Фарух выживал, составлял невероятно талантливые тактические схемы по взятию городов и крепостей, каждый раз удивлял и повергал в панику защищавшихся. Однако с упорством достойным лучшего применения пытался покрыть себя славой не только как командир, но и как воин. И терпел неудачу за неудачей.

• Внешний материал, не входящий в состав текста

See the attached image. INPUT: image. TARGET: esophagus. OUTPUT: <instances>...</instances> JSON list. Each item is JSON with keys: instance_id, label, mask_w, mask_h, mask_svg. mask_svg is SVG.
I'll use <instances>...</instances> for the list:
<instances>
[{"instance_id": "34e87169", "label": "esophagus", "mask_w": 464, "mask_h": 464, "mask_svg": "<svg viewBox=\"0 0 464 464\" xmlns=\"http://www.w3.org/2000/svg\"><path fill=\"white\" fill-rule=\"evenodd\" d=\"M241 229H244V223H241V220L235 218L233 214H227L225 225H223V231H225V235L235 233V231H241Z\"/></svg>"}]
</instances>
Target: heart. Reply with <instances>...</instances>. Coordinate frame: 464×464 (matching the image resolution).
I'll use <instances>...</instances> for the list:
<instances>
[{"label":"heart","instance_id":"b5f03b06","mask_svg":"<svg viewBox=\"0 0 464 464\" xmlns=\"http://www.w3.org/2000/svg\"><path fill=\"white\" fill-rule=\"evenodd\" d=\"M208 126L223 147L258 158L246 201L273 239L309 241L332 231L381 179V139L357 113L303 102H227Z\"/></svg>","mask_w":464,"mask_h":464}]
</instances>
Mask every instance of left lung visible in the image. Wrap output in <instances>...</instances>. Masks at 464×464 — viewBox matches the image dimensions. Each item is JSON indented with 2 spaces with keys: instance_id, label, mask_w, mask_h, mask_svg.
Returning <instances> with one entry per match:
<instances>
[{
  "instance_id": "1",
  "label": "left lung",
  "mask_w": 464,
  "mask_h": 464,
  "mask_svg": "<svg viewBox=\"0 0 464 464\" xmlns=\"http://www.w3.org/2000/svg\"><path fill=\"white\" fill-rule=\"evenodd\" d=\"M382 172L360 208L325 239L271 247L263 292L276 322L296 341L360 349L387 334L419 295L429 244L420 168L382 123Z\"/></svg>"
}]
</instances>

Его собственные солдаты вместо благодарности за сохраненные жизни, лишь посмеивались над незадачливым воякой. И авторитет Фаруха начинал падать.

Вслед за образованием Империи и большой войной, пришла другая, поменьше. Однако член семьи Нишир не остался без дела. Его армия добивалась успехов и в степях кочевников, и на западных островных рубежах, и в заснеженных лесах севера. Однако все достижения гасли на фоне личных неудач Фаруха. Каждую новую победу он отмечал приходя в себя в походном лазарете или глядя, как бинтуют очередную сломанную конечность.

За солдатами над Фарухом стали посмеиваться командиры, затем крупные военачальники и советники Императора. Желая оградить своего верного слугу от издевок, а вместе с ним и себя, Витий Керай Кулен Первый отправил Фаруха к Хребту Дракона, охранять мир и покой граждан от оскверненных тварей.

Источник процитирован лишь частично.